Depuis 1998, la loi britannique prévoit une surveillance, pendant dix ans, des pédophiles sortis de prison. Un fichier national répertorie par ailleurs les auteurs de crimes sexuels contre des enfants. La réaction de la police ne s'est donc pas fait attendre. Tony Butler, chef de la police de Gloucester et représentant de la Fédération des officiers de police a accusé l'hebdomadaire de pratiquer un «journalisme irresponsable, qui risque de pousser certains criminels à agir davantage dans la clandestinité». Le résultat pourrait, selon lui, être inverse à l'objectif: les pédophiles déjà condamnés ayant tendance à se cacher, la sécurité des enfants sera encore moins facile à assurer. Sans compter le risque «d'expéditions punitives». «J'ai eu deux discussions avec la direction du journal mais ils n'ont pas écouté mes conseils» a déclaré le commissaire Butler.
Hier, le reste de la presse a suivi et a condamné en majorité la campagne de l'hebdomadaire. «Il existe toutes sortes de cas d'attentats à la pudeur et, parfois, des innocents ont été passés à tabac malgré leur acquittement» explique le Daily Mail. De son côté, le Daily Telegraph – propriété de Conrad Black, vieux rival de Murdoch – publiait un éditorial intitulé «Un sale boulot». «Ce journal prétend ne pas vouloir inciter à la violence, mais alors pourquoi emploie-t-il un langage aussi virulent? Et pourquoi publier les photos de violeurs d'enfants à côté de celles de délinquants moins graves?» s'interroge le très conservateur Telegraph, cependant que le Guardian (centre gauche) apporte une explication réaliste: «Sous couvert d'une campagne pour la protection des enfants, il ne s'agit ni plus ni moins de faire parler du journal, dont les ventes déclinent.»
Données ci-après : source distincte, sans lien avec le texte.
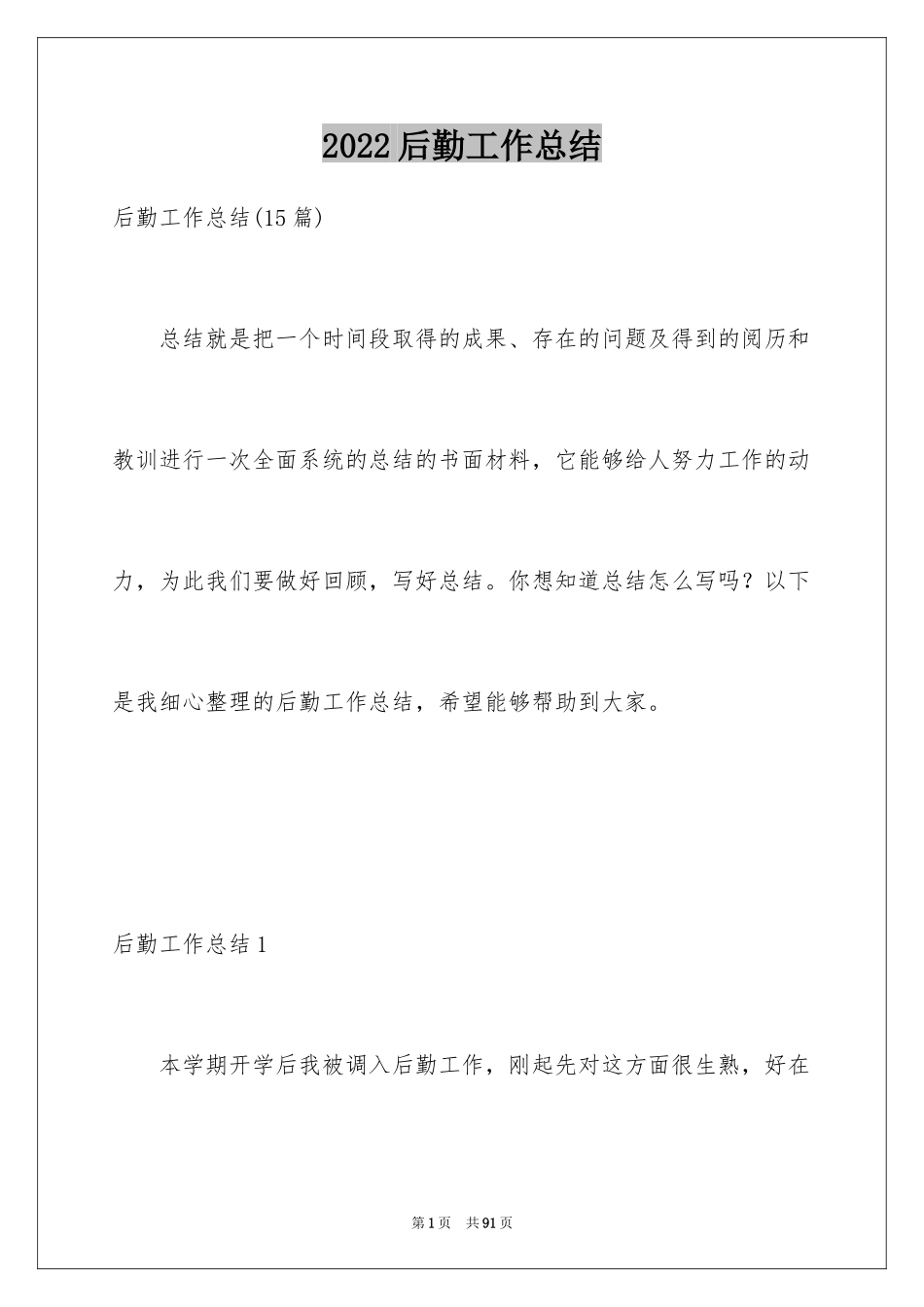 2022后勤工作总结

后勤工作总结(15篇)

总结就是把一个时间段取得的成果、存在的问题及得到的阅历和教训进行一次全面系统的总结的书面材料，它能够给人努力工作的动力，为此我们要做好回顾，写好总结。你想知道总结怎么写吗？以下是我细心整理的后勤工作总结，希望能够帮助到大家。

后勤工作总结1

本学期开学后我被调入后勤工作，刚起先对这方面很生熟，好在

第1页 共91页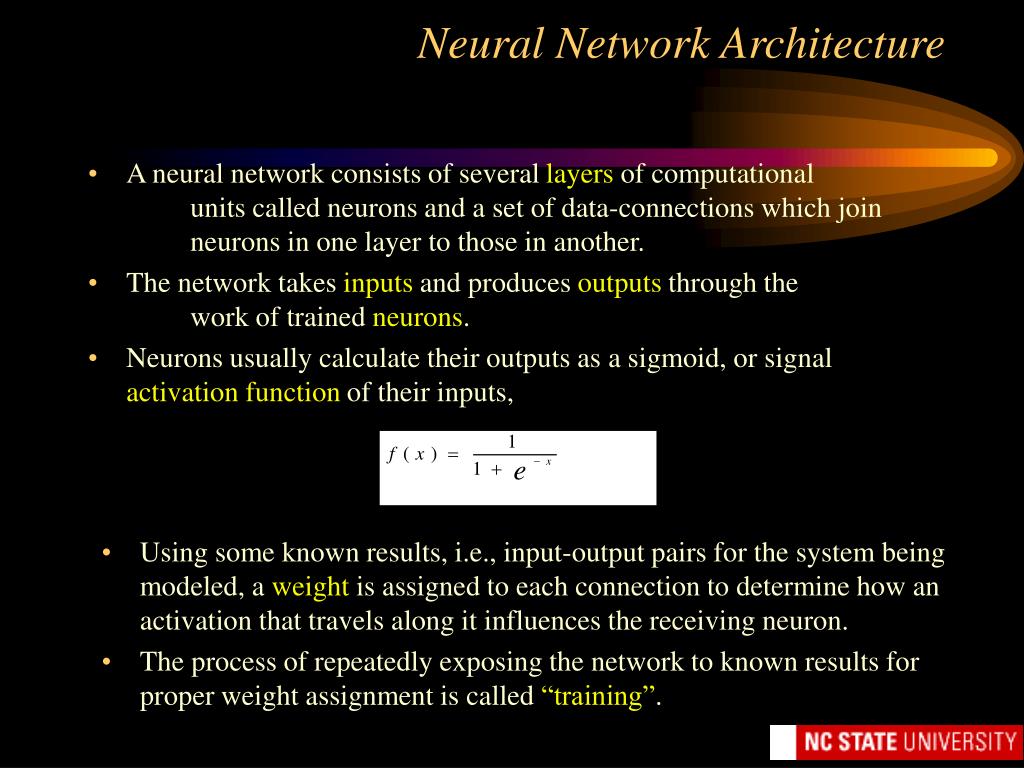 Neural Network Architecture

• A neural network consists of several layers of computational units called neurons and a set of data-connections which join neurons in one layer to those in another.

• The network takes inputs and produces outputs through the work of trained neurons.

• Neurons usually calculate their outputs as a sigmoid, or signal activation function of their inputs,

$f(x) = \frac{1}{1 + e^{-x}}$

• Using some known results, i.e., input-output pairs for the system being modeled, a weight is assigned to each connection to determine how an activation that travels along it influences the receiving neuron.

• The process of repeatedly exposing the network to known results for proper weight assignment is called “training”.

NC STATE UNIVERSITY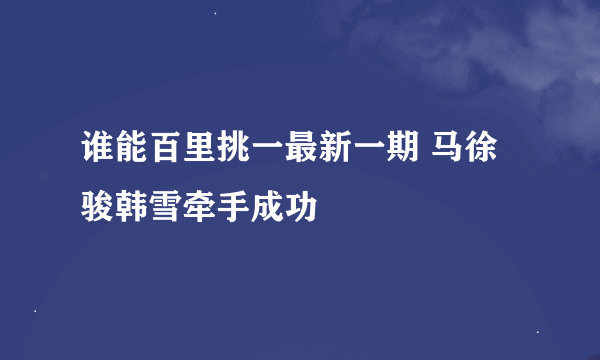 谁能百里挑一最新一期 马徐骏韩雪牵手成功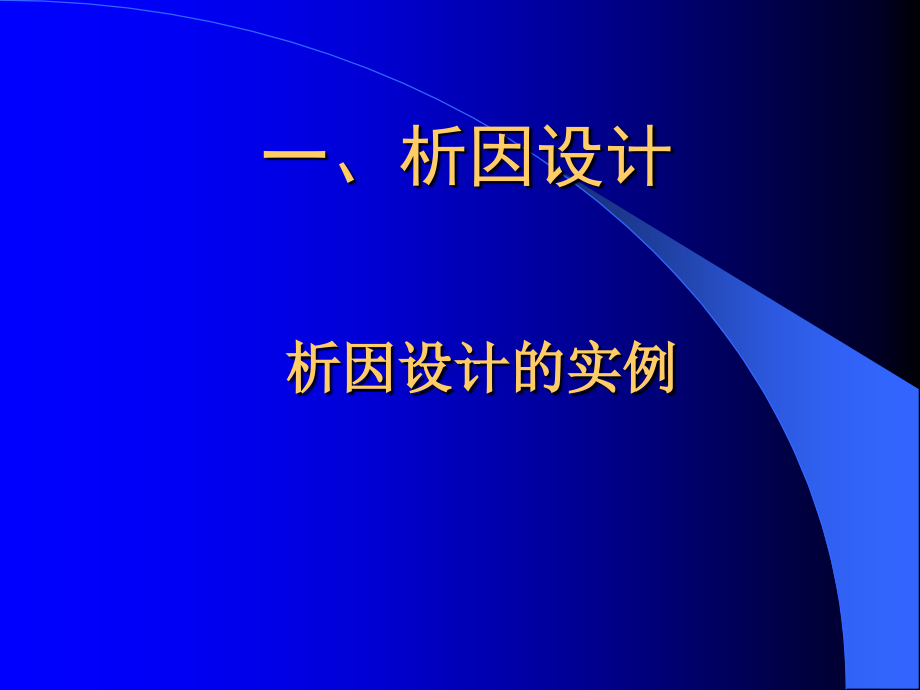 一、析因设计

析因设计的实例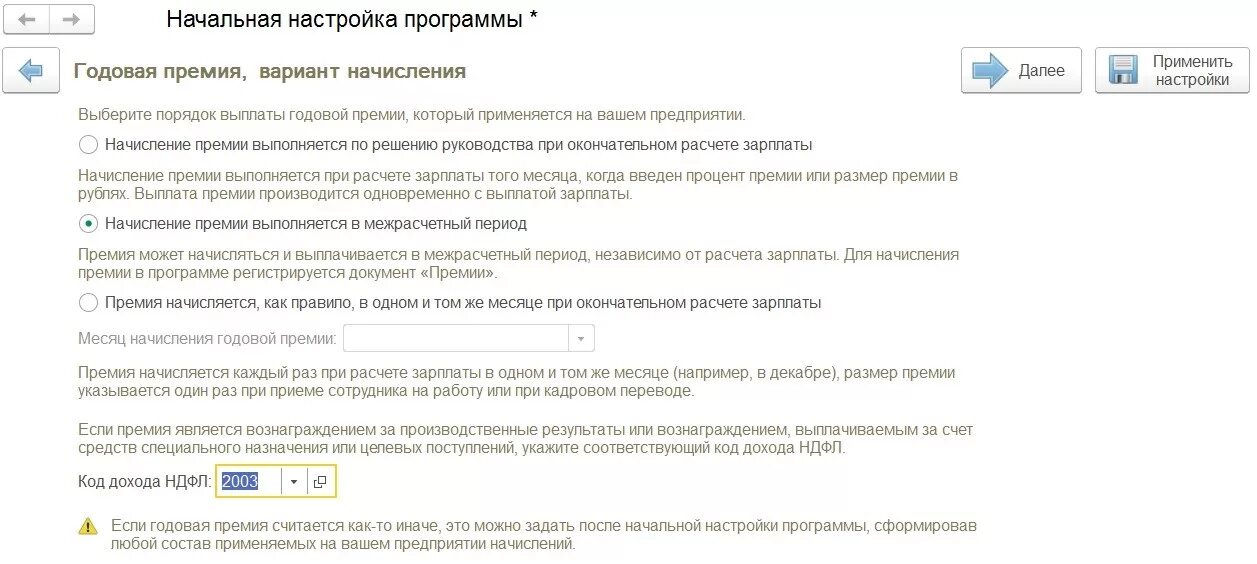 Начальная настройка программы *

Годовая премия, вариант начисления

Далее

Применить настройки

Выберите порядок выплаты годовой премии, который применяется на вашем предприятии.

Начисление премии выполняется по решению руководства при окончательном расчете зарплаты

Начисление премии выполняется при расчете зарплаты того месяца, когда введен процент премии или размер премии в рублях. Выплата премии производится одновременно с выплатой зарплаты.

Начисление премии выполняется в межрасчетный период

Премия может начисляться и выплачивается в межрасчетный период, независимо от расчета зарплаты. Для начисления премии в программе регистрируется документ «Премии».

Премия начисляется, как правило, в одном и том же месяце при окончательном расчете зарплаты

Месяц начисления годовой премии:

Премия начисляется каждый раз при расчете зарплаты в одном и том же месяце (например, в декабре), размер премии указывается один раз при приеме сотрудника на работу или при кадровом переводе.

Если премия является вознаграждением за производственные результаты или вознаграждением, выплачиваемым за счет средств специального назначения или целевых поступлений, укажите соответствующий код дохода НДФЛ.

Код дохода НДФЛ: 2003

Если годовая премия считается как-то иначе, это можно задать после начальной настройки программы, сформировав любой состав применяемых на вашем предприятии начислений.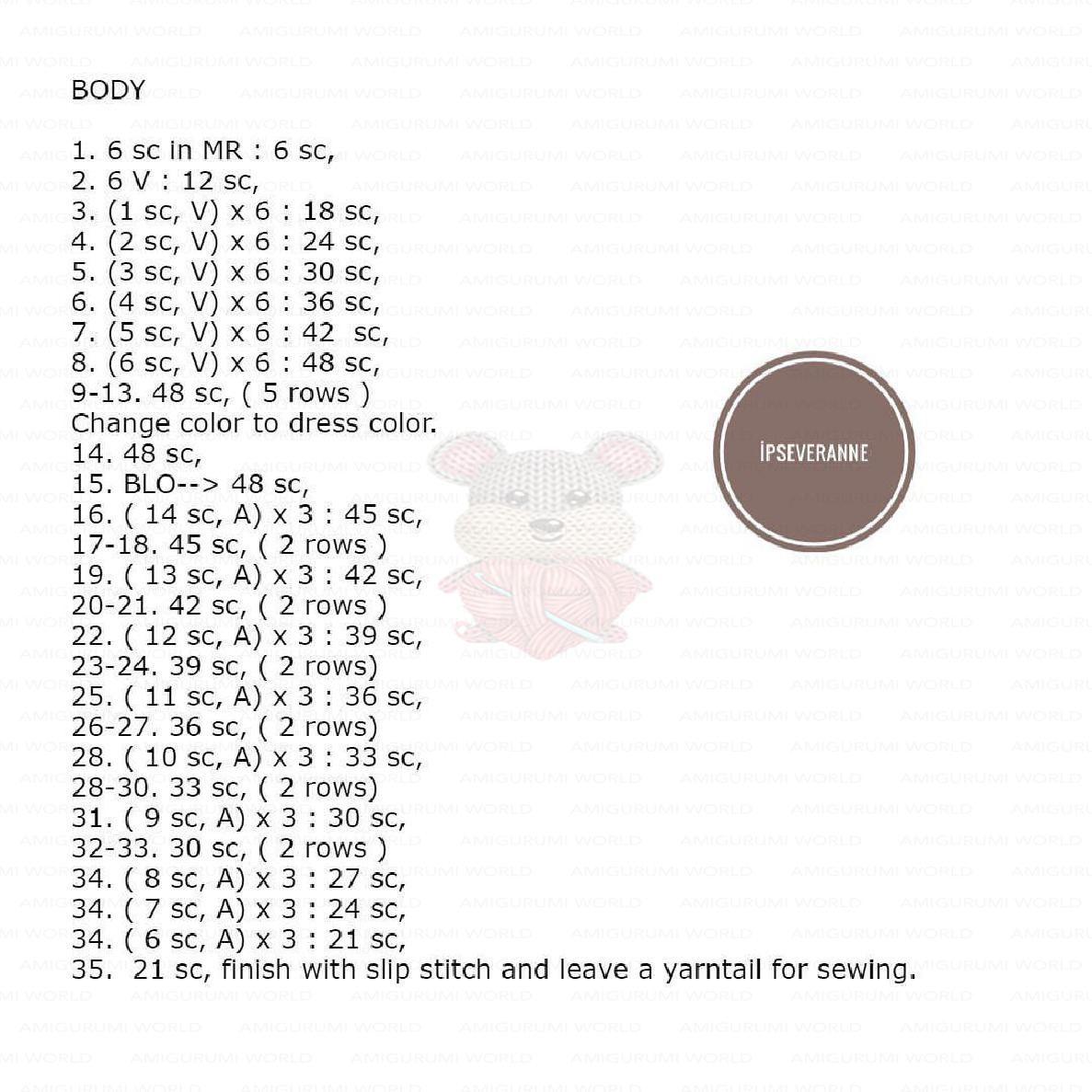 BODY

1. 6 sc in MR : 6 sc,
2. 6 V : 12 sc,
3. (1 sc, V) x 6 : 18 sc,
4. (2 sc, V) x 6 : 24 sc,
5. (3 sc, V) x 6 : 30 sc,
6. (4 sc, V) x 6 : 36 sc,
7. (5 sc, V) x 6 : 42 sc,
8. (6 sc, V) x 6 : 48 sc,
9-13. 48 sc, ( 5 rows )
Change color to dress color.
14. 48 sc,
15. BLO--> 48 sc,
16. ( 14 sc, A) x 3 : 45 sc,
17-18. 45 sc, ( 2 rows )
19. ( 13 sc, A) x 3 : 42 sc,
20-21. 42 sc, ( 2 rows )
22. ( 12 sc, A) x 3 : 39 sc,
23-24. 39 sc, ( 2 rows)
25. ( 11 sc, A) x 3 : 36 sc,
26-27. 36 sc, ( 2 rows)
28. ( 10 sc, A) x 3 : 33 sc,
28-30. 33 sc, ( 2 rows)
31. ( 9 sc, A) x 3 : 30 sc,
32-33. 30 sc, ( 2 rows )
34. ( 8 sc, A) x 3 : 27 sc,
34. ( 7 sc, A) x 3 : 24 sc,
34. ( 6 sc, A) x 3 : 21 sc,
35. 21 sc, finish with slip stitch and leave a yarntail for sewing.

İPSEVERANNE

AMIGURUMI WORLD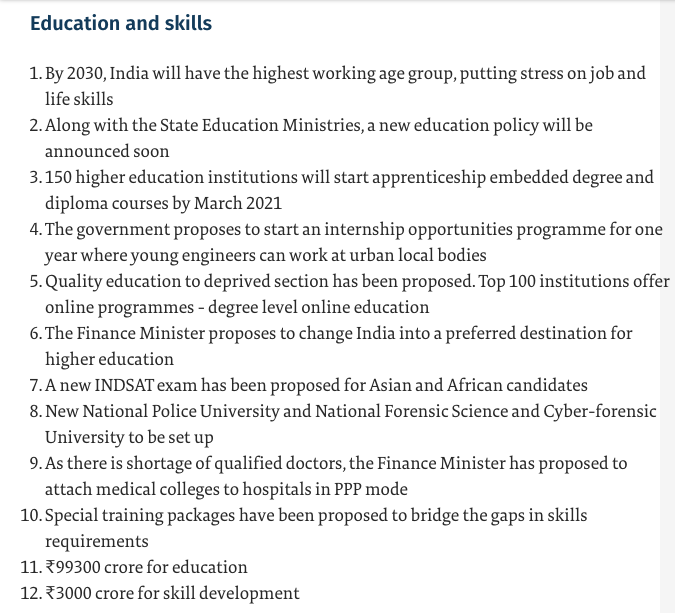 Education and skills

1. By 2030, India will have the highest working age group, putting stress on job and life skills
2. Along with the State Education Ministries, a new education policy will be announced soon
3. 150 higher education institutions will start apprenticeship embedded degree and diploma courses by March 2021
4. The government proposes to start an internship opportunities programme for one year where young engineers can work at urban local bodies
5. Quality education to deprived section has been proposed. Top 100 institutions offer online programmes - degree level online education
6. The Finance Minister proposes to change India into a preferred destination for higher education
7. A new INDSAT exam has been proposed for Asian and African candidates
8. New National Police University and National Forensic Science and Cyber-forensic University to be set up
9. As there is shortage of qualified doctors, the Finance Minister has proposed to attach medical colleges to hospitals in PPP mode
10. Special training packages have been proposed to bridge the gaps in skills requirements
11. ₹99300 crore for education
12. ₹3000 crore for skill development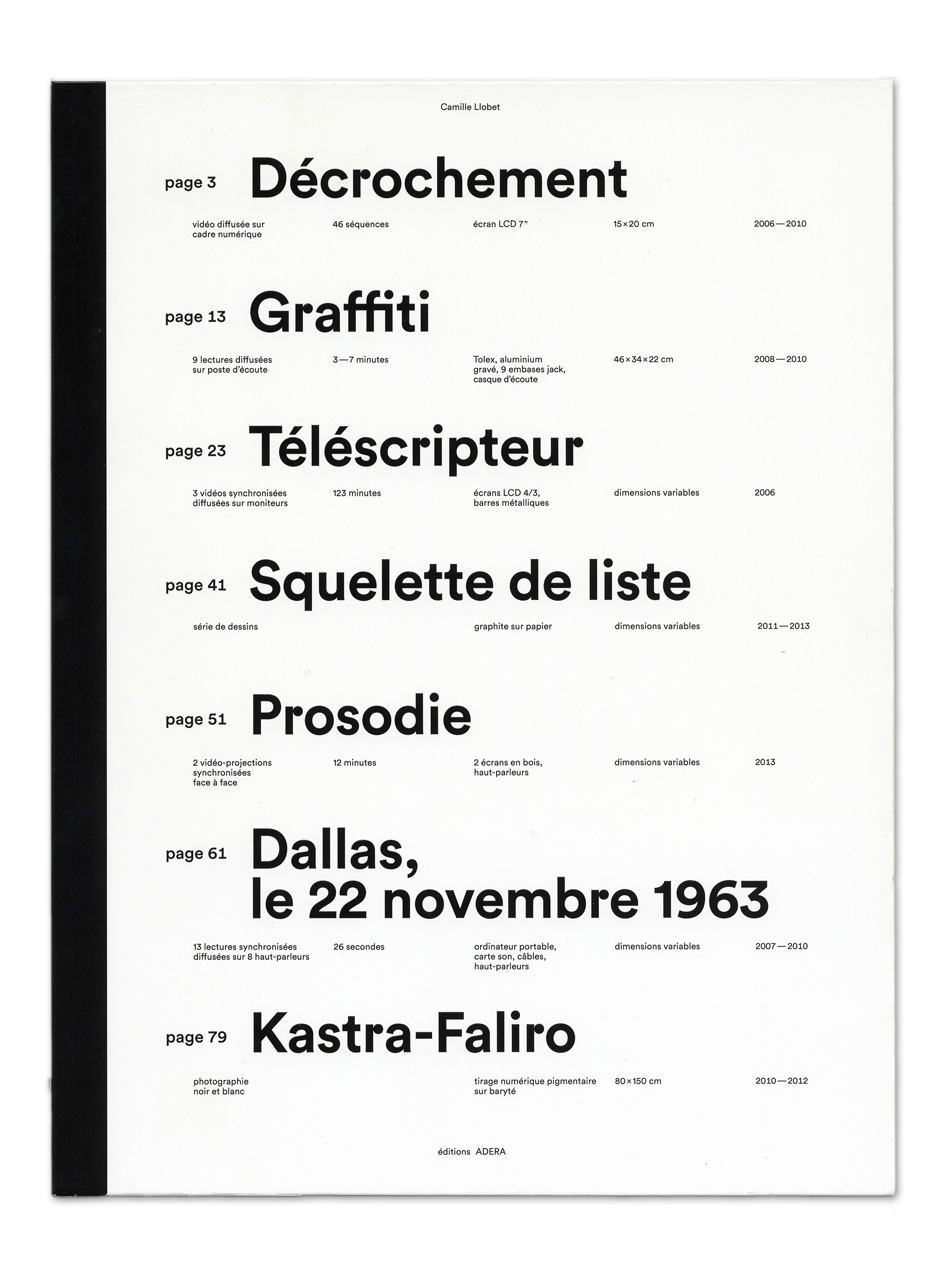 Camille Llobet

page 3 Décrochement

vidéo diffusée sur cadre numérique
46 séquences
écran LCD 7"
15×20 cm
2006—2010

page 13 Graffiti

9 lectures diffusées sur poste d'écoute
3—7 minutes
Tolex, aluminium gravé, 9 embases jack, casque d'écoute
46×34×22 cm
2008—2010

page 23 Téléscripteur

3 vidéos synchronisées diffusées sur moniteurs
123 minutes
écrans LCD 4/3, barres métalliques
dimensions variables
2006

page 41 Squelette de liste

série de dessins
graphite sur papier
dimensions variables
2011—2013

page 51 Prosodie

2 vidéo-projections synchronisées face à face
12 minutes
2 écrans en bois, haut-parleurs
dimensions variables
2013

page 61 Dallas, le 22 novembre 1963

13 lectures synchronisées diffusées sur 8 haut-parleurs
26 secondes
ordinateur portable, carte son, câbles, haut-parleurs
dimensions variables
2007—2010

page 79 Kastra-Faliro

photographie noir et blanc
tirage numérique pigmentaire sur baryté
80×150 cm
2010—2012

éditions ADERA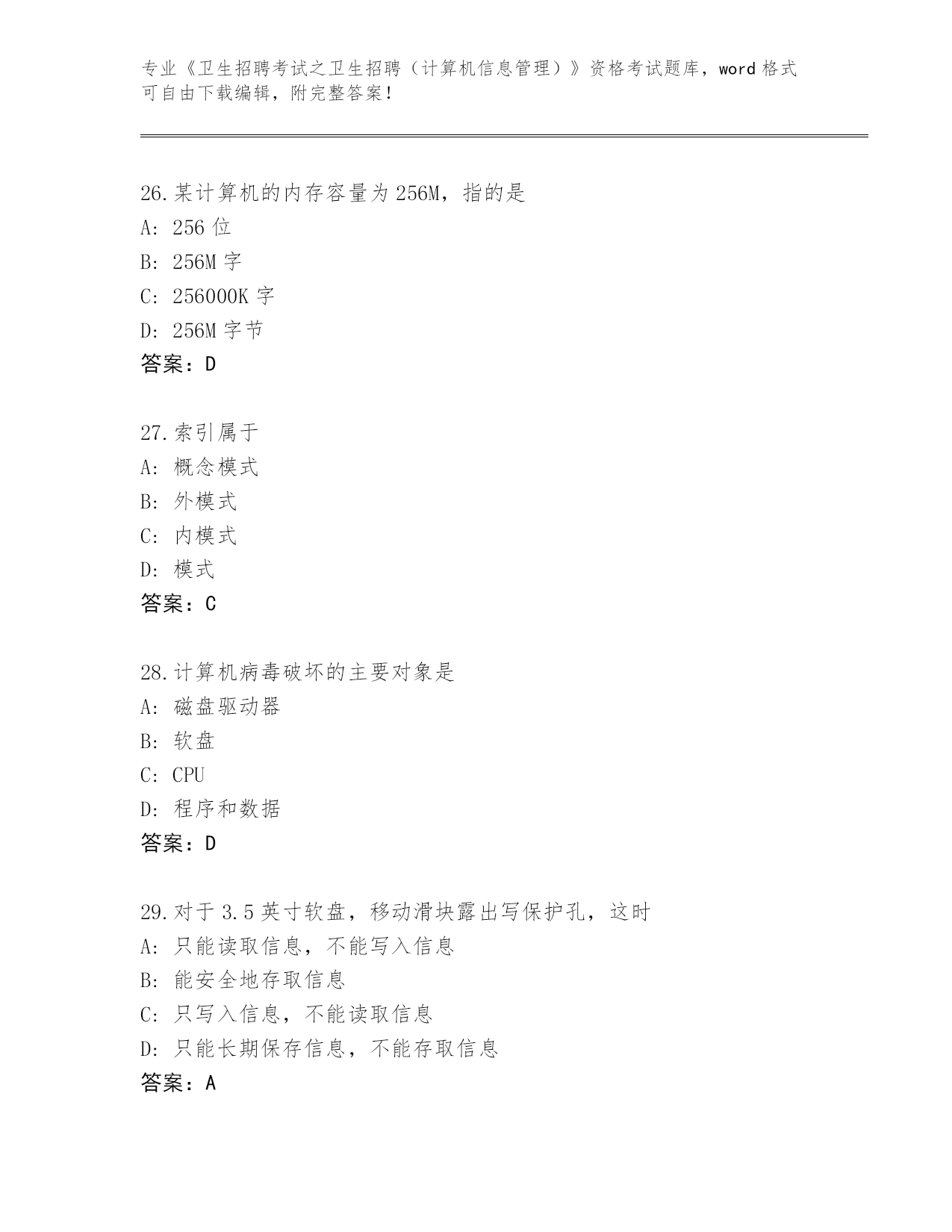 专业《卫生招聘考试之卫生招聘（计算机信息管理）》资格考试题库，word 格式可自由下载编辑，附完整答案！

26.某计算机的内存容量为 256M，指的是
A: 256 位
B: 256M 字
C: 256000K 字
D: 256M 字节
答案：D

27.索引属于
A: 概念模式
B: 外模式
C: 内模式
D: 模式
答案：C

28.计算机病毒破坏的主要对象是
A: 磁盘驱动器
B: 软盘
C: CPU
D: 程序和数据
答案：D

29.对于 3.5 英寸软盘，移动滑块露出写保护孔，这时
A: 只能读取信息，不能写入信息
B: 能安全地存取信息
C: 只写入信息，不能读取信息
D: 只能长期保存信息，不能存取信息
答案：A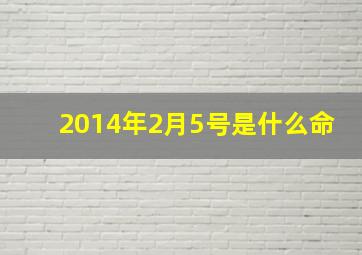 2014年2月5号是什么命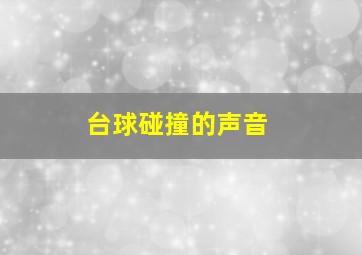 台球碰撞的声音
Une fois n'est pas coutume dans un métier dominé par les hommes, l'auteur de cette campagne est une femme, Rebekah Wade, 34 ans, nouvelle rédactrice en chef, plus soucieuse dit-on de se faire un nom dans le monde sordide des journaux à scandale que d'informer ses lecteurs avec discernement. Avant elle déjà, nombre de rédacteurs en chef de tabloïds se sont fait un nom à travers des campagnes douteuses, frôlant la xénophobie ou affichant des opinions souvent antieuropéennes. Exemple, en juin1998, lorsque David Yelland, nouveau patron du Sun (premier quotidien populaire du pays) avait affiché en «Une» la photo de Tony Blair, accompagnée de la question: «S'agit-il de l'homme le plus dangereux de Grande-Bretagne?»: avertissement du rédacteur en chef au premier ministre, soupçonné de vouloir faire entrer le Royaume-Uni dans l'euro, concept honni par la «presse Murdoch». Et c'est encore le Sun qui, il y a deux ans, avait publié une photo d'un pédophile, donnant le coup d'envoi à un lynchage médiatique dont les tabloïds britanniques confirment une nouvelle fois s'être fait une spécialité.